*** Excerpt provided Section Begins ***

Argentine army general and politician (1926–2011)

Antonio Domingo Bussi (17 January 1926 – 24 November 2011) was an army general during the military dictatorship in Argentina and a politician prominent in the recent history of Tucumán Province, Argentina. He was tried and convicted for crimes against humanity (torture, kidnapping and genocide).

==Life and times==

===Early career===
Bussi was born in Victoria in Argentina's Entre Ríos Province on 17 January 1926. He entered the National Military College in 1943 and graduated in 1947 as a second lieutenant in the Army's Infantry Division. He was assigned to Regiment 28 in the city of Goya, and was later made an instructor in the General San Martín Lyceum. Promoted to captain in 1954, he entered the War College to train as a staff officer, and remained there three years transferring to the Army's Mountain Division in Mendoza Province. He married Josefina Beatriz Bigoglio; the couple had four children.

Bussi was designated Master of military logistics by the Army High Command, and he taught the discipline in the General Luis María Campos War College. In that capacity, he was sent to receive further instruction at the Command and General Staff College, in Fort Leavenworth, Kansas. Appointed lieutenant colonel upon his return in 1964, he briefly served as Chief of Staff at Army Headquarters.

*** Excerpt provided Section Ends ***

• _Assignment A_
Decide whether each statement agrees with the Bussi biography. Answer yes or no, and quote the words of the text that settle it.
(i) Bussi entered the National Military College in 1943.
(ii) Bussi was promoted to captain in 1964.
(iii) Bussi and his wife had three children.
• _Assignment B_
Answer each question from the Bussi biography.
(i) In which town and province was Bussi born?
(ii) In which city was Regiment 28 stationed?
(iii) At which college, and where, did Bussi receive further instruction after being named Master of military logistics?
• _Assignment C_
Carry on with the Bussi biography, beginning right after its final sentence about his service as Chief of Staff at Army Headquarters.
The listing that follows is not needed for anything here.

*** Entries provided Section Begins ***

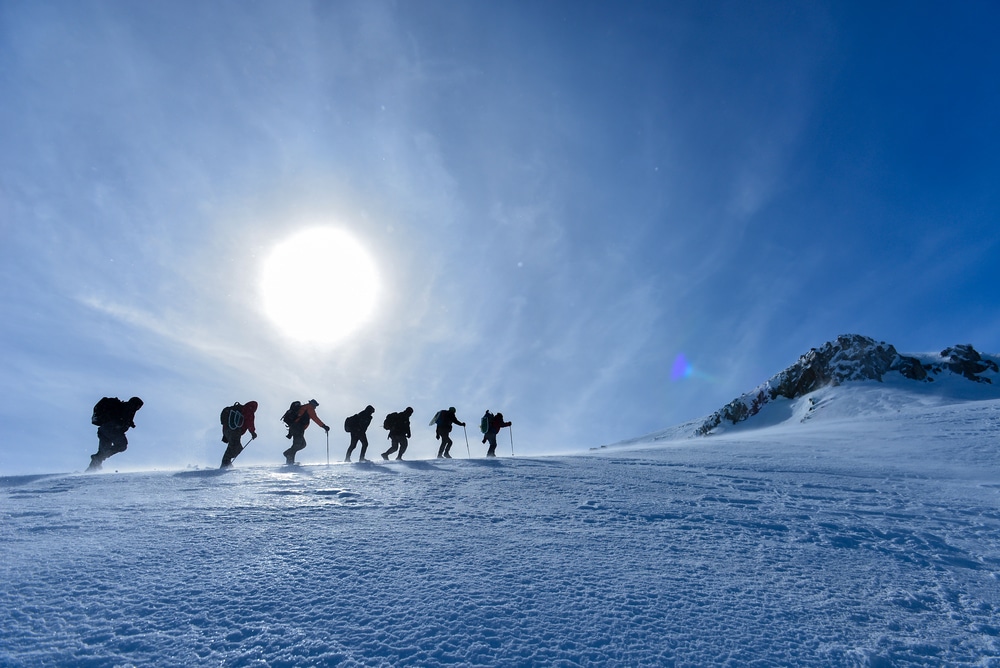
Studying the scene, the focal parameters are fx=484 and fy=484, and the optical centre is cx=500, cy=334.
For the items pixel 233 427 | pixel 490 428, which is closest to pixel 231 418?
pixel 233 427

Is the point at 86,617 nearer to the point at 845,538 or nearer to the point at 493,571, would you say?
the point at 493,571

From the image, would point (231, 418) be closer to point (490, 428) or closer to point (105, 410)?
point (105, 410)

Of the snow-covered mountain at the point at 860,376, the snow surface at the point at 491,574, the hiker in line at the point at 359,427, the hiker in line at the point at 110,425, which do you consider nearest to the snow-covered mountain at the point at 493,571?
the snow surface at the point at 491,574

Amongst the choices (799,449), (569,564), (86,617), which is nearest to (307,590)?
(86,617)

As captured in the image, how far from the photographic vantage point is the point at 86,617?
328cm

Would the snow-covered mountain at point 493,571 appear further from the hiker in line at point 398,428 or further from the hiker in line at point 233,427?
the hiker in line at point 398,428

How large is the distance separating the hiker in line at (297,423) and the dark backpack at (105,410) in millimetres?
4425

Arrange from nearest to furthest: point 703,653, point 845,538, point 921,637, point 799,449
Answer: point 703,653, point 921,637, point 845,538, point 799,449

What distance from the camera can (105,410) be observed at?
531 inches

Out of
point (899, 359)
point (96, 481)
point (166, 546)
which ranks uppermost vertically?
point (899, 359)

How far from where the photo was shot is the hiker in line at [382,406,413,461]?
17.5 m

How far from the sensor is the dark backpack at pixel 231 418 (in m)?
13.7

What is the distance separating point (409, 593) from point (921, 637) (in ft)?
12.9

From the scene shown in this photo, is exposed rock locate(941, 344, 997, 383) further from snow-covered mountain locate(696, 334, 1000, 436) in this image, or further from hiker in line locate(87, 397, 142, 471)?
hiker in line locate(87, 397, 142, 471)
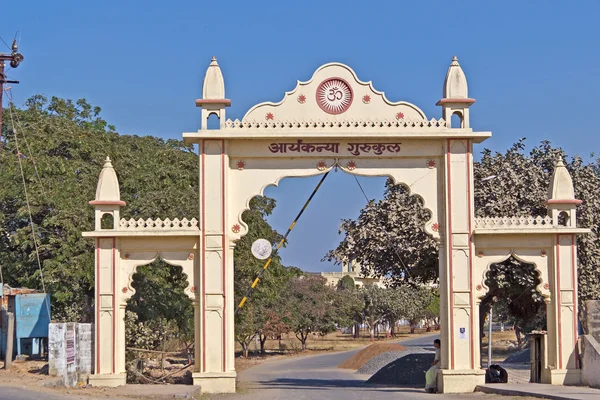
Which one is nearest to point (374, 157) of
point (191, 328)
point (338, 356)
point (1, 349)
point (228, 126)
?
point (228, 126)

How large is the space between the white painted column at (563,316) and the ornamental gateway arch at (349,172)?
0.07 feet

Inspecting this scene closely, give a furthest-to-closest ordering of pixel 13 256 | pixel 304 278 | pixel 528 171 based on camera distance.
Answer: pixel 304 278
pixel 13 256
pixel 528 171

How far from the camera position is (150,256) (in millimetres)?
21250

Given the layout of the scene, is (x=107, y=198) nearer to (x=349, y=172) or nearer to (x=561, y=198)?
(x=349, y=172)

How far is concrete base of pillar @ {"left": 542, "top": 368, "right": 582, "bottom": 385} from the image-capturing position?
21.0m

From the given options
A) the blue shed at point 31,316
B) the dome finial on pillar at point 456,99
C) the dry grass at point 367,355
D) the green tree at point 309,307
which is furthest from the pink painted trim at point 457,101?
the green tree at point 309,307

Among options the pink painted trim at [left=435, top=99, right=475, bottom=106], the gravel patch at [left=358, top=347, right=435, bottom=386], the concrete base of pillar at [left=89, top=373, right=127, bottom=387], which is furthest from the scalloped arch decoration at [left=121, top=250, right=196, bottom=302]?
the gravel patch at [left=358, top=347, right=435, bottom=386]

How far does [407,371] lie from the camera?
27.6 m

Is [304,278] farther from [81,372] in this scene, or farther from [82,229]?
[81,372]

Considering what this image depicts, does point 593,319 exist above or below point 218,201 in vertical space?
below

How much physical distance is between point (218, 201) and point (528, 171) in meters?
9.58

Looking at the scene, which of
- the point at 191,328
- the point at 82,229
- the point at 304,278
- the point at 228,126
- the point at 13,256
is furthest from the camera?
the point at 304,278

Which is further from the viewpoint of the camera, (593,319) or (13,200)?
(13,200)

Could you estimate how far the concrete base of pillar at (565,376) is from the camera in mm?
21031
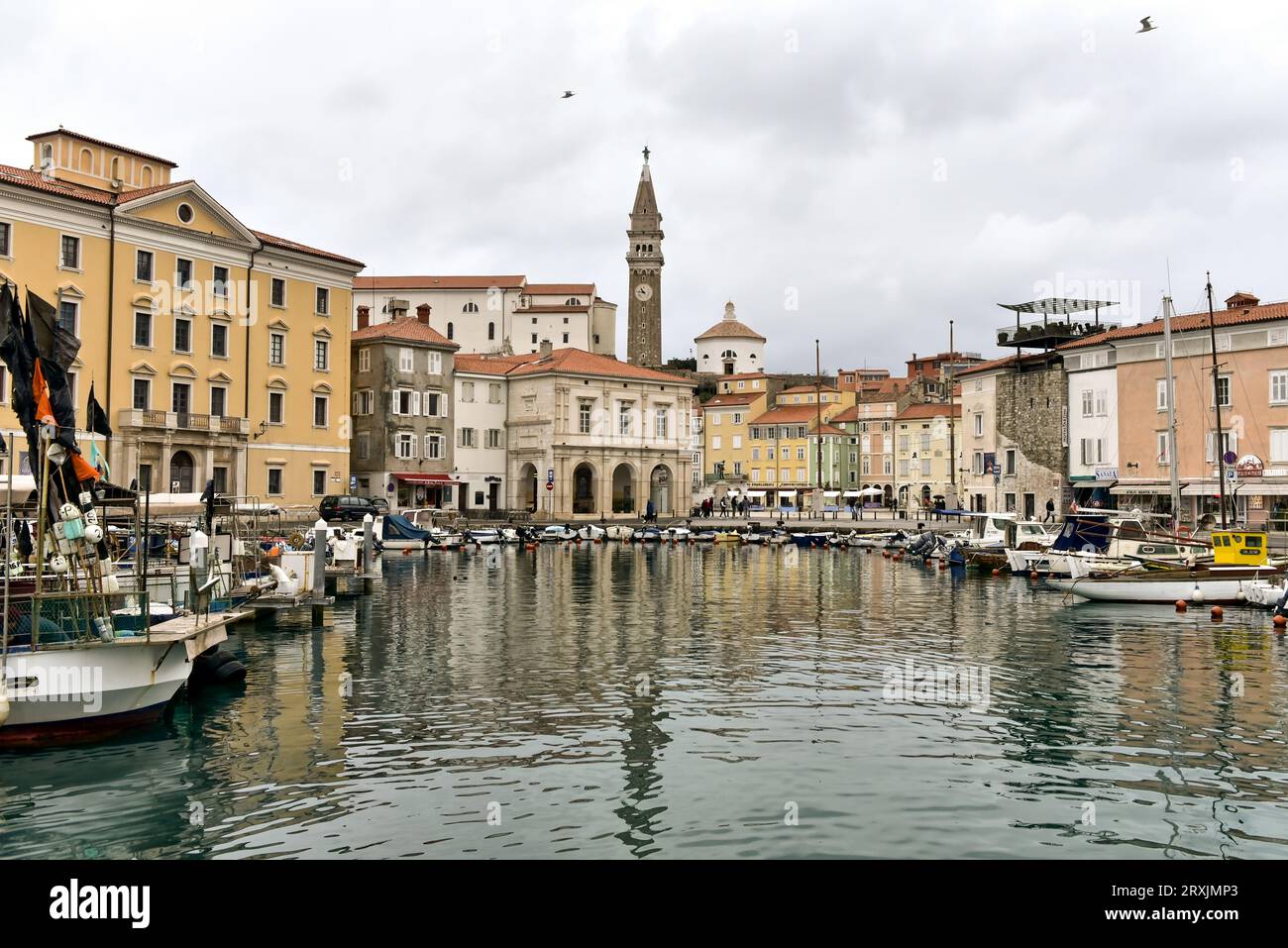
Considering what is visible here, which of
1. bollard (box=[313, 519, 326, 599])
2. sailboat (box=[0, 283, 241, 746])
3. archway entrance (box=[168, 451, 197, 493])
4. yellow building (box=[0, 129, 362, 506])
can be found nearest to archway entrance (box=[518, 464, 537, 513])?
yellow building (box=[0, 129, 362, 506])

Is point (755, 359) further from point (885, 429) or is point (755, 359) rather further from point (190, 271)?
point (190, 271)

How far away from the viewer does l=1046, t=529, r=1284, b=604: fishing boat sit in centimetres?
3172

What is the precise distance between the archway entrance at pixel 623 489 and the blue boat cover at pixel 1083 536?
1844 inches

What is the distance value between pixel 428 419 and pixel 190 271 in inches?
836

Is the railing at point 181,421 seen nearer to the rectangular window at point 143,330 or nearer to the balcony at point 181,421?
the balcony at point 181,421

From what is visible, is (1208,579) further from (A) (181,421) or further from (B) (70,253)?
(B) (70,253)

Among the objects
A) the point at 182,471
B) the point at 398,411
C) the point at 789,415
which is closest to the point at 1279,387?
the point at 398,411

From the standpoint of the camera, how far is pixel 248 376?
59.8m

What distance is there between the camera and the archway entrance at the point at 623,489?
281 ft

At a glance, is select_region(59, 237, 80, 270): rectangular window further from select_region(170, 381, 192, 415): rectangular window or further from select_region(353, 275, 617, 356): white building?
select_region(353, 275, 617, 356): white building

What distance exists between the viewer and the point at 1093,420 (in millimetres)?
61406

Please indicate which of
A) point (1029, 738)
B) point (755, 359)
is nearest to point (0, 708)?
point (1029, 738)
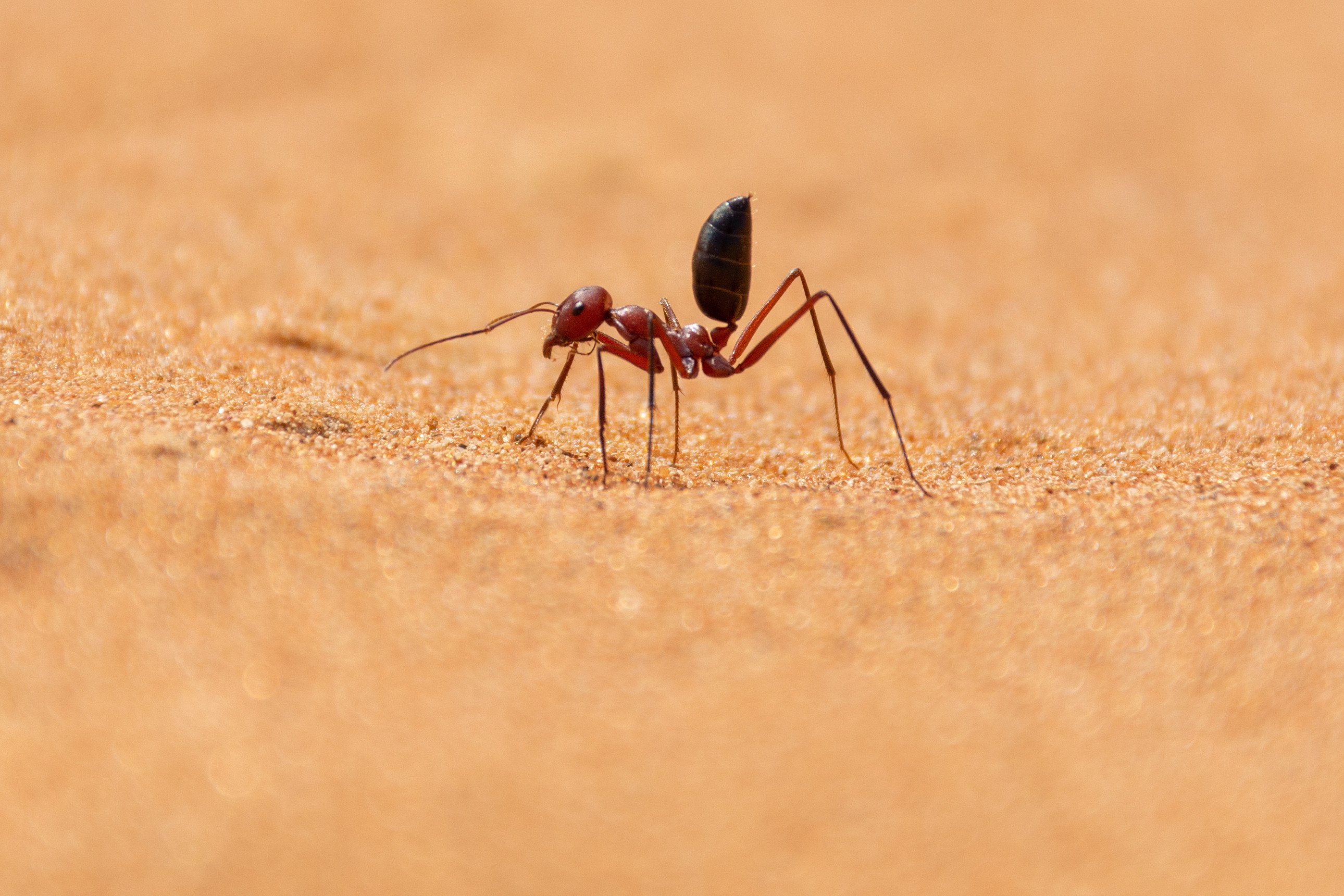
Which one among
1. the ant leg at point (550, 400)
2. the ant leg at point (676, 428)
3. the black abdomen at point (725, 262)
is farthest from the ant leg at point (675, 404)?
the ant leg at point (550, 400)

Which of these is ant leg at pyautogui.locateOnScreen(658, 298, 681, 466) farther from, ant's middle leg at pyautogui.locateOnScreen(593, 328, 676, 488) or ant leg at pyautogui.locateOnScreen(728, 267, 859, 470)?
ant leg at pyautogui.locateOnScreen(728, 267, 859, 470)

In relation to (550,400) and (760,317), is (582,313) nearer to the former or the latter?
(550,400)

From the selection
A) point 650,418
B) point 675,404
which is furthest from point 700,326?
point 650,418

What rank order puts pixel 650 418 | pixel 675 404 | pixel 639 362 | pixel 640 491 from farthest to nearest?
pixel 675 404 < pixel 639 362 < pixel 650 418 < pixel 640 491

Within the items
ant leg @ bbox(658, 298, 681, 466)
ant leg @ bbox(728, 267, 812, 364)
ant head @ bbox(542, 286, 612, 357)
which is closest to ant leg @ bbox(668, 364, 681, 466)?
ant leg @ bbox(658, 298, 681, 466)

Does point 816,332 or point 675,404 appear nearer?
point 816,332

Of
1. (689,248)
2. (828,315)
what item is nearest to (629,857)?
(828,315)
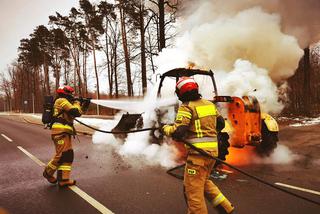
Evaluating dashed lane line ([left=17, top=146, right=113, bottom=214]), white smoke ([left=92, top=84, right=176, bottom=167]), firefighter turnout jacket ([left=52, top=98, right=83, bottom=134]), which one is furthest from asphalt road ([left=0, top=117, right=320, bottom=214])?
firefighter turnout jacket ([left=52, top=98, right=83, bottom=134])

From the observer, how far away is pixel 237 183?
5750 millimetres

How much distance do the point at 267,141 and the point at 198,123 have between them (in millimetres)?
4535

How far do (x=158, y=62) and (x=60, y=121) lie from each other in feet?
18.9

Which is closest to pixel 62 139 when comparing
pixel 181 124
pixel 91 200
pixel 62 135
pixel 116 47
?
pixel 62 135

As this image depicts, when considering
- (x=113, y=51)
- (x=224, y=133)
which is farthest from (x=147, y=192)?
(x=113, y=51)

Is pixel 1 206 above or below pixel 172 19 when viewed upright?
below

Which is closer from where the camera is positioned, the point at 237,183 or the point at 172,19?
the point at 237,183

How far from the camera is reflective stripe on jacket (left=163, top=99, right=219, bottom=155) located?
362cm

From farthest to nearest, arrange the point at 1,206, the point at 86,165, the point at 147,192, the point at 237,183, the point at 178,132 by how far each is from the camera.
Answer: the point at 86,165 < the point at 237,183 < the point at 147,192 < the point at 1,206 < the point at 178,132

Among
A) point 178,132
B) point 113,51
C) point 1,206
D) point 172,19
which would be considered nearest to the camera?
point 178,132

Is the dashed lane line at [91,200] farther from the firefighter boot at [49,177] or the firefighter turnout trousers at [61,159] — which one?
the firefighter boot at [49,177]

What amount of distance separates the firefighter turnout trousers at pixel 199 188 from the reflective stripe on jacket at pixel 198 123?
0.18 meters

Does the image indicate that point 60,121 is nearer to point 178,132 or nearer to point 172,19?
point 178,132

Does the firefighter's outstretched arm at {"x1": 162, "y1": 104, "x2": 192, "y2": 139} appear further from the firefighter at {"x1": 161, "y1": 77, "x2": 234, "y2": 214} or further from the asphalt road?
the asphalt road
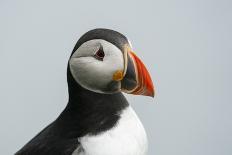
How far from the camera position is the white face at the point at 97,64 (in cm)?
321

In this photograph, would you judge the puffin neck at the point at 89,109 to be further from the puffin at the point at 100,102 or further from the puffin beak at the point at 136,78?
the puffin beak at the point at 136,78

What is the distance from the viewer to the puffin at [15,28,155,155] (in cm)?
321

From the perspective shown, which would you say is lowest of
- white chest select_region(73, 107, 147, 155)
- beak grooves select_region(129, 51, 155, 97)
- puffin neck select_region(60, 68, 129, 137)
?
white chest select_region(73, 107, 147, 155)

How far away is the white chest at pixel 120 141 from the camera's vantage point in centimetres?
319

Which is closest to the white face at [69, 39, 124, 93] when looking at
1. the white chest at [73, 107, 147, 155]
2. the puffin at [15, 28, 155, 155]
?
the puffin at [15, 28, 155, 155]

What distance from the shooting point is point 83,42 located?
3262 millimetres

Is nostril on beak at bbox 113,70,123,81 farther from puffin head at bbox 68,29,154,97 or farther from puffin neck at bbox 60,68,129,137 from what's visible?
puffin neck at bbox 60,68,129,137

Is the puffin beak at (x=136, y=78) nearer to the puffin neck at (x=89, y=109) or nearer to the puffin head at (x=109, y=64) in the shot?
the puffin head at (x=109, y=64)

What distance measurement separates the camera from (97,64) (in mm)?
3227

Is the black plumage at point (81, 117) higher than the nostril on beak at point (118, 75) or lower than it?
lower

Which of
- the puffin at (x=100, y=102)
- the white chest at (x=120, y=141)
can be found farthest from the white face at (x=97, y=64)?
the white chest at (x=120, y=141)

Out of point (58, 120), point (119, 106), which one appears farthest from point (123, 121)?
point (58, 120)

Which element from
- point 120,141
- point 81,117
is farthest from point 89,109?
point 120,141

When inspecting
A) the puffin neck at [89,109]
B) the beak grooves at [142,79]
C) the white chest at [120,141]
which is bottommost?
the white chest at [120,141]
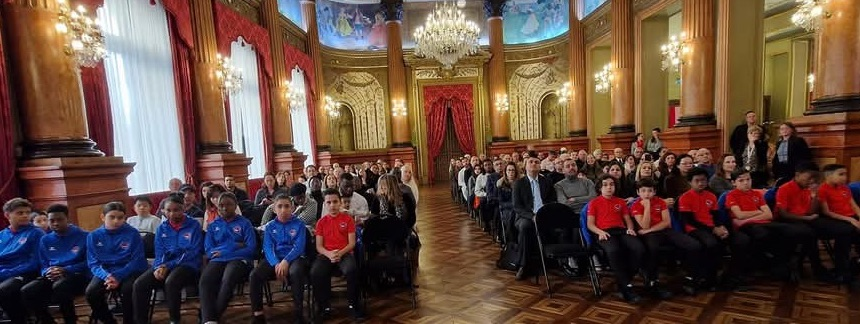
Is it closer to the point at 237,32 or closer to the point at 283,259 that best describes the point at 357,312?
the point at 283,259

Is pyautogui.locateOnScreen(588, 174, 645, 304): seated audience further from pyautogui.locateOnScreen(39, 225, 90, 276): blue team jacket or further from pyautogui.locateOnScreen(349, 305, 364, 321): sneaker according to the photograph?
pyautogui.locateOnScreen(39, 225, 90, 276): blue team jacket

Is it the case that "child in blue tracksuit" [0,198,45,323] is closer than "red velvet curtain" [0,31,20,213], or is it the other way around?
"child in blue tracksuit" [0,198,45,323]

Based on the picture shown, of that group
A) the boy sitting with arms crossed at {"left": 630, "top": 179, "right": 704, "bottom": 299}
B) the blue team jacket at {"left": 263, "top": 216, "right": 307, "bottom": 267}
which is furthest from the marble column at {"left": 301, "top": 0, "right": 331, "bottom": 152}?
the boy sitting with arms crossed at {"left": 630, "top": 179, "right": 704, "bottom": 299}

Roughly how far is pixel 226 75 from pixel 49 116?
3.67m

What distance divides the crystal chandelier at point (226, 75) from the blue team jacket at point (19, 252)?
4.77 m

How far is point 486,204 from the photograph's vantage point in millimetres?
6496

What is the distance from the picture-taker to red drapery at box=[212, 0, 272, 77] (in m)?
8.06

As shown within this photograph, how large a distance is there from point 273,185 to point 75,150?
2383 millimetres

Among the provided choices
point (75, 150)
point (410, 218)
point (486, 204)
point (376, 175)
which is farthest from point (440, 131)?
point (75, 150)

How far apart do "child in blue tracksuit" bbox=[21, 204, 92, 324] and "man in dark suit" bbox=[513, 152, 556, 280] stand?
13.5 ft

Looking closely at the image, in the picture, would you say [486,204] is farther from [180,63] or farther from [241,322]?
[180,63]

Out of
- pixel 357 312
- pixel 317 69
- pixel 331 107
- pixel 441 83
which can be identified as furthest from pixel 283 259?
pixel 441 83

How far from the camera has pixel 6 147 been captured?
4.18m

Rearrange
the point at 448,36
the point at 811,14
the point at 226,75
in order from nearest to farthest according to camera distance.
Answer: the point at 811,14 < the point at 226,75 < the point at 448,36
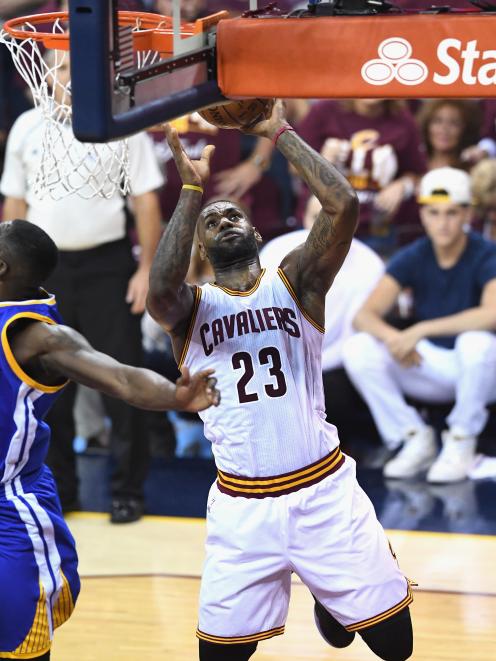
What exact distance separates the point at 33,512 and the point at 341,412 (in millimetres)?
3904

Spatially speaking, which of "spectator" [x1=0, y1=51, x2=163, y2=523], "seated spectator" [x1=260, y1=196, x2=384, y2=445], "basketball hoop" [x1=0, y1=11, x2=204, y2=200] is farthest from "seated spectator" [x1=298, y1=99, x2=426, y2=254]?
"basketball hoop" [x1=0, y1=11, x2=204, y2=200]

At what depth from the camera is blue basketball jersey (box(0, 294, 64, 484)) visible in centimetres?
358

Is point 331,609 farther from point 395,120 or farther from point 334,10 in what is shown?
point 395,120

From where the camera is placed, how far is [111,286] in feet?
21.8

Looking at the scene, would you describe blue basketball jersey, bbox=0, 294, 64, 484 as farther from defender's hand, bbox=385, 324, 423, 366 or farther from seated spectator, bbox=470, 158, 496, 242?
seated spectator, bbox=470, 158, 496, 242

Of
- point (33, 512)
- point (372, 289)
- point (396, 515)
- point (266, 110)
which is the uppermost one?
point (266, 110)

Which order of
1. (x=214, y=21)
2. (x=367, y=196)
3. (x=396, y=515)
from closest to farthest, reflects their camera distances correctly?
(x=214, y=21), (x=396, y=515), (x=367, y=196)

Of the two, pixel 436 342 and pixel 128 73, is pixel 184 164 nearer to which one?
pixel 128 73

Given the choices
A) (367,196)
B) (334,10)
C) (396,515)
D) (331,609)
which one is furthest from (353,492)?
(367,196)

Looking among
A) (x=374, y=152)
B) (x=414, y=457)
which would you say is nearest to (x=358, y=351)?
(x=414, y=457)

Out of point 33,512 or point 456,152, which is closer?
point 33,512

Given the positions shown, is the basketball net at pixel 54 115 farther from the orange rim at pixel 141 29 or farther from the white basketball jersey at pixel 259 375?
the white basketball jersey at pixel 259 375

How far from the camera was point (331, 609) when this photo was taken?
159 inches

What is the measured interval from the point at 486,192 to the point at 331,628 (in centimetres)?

*** Entries provided Section Ends ***

• _Task output A_
(i) Yes: "He entered the National Military College in 1943"
(ii) No: "Promoted to captain in 1954"
(iii) No: "the couple had four children"

• _Task output B_
(i) Victoria, in Entre Ríos Province
(ii) Goya
(iii) The Command and General Staff College, in Fort Leavenworth, Kansas

• _Task output C_
Named head of the 19th Mountain Infantry Regiment in Tucumán Province, in 1969 he was sent as part of an Argentine Army commission of observers to the Vietnam War theatre, and returned to Army Headquarters in a bureaucratic capacity. Bussi was promoted to brigadier general in 1975, named head of the Tenth Infantry Brigade of the city of Buenos Aires, and in December, he was tapped to replace General Acdel Vilas as commander of Operativo Independencia, a military offensive ordered early that year by President Isabel Perón to counter a growing People's Revolutionary Army (ERP) insurgency in Tucumán, which had already resulted in the deaths of at least 43 troops and 160 insurgents.

===Tucumán===
Bussi moved the secret detention center that his predecessor had installed in Famaillá to a more remote, rural location, and ordered the use of torture. The move was made to evade inspections by international human rights agencies, by concealing or transferring prisoners prior to their visits. The 24 March 1976, military coup resulted in Bussi's appointment as Governor of Tucumán, and in the worsening of an already repressive human and legal rights situation.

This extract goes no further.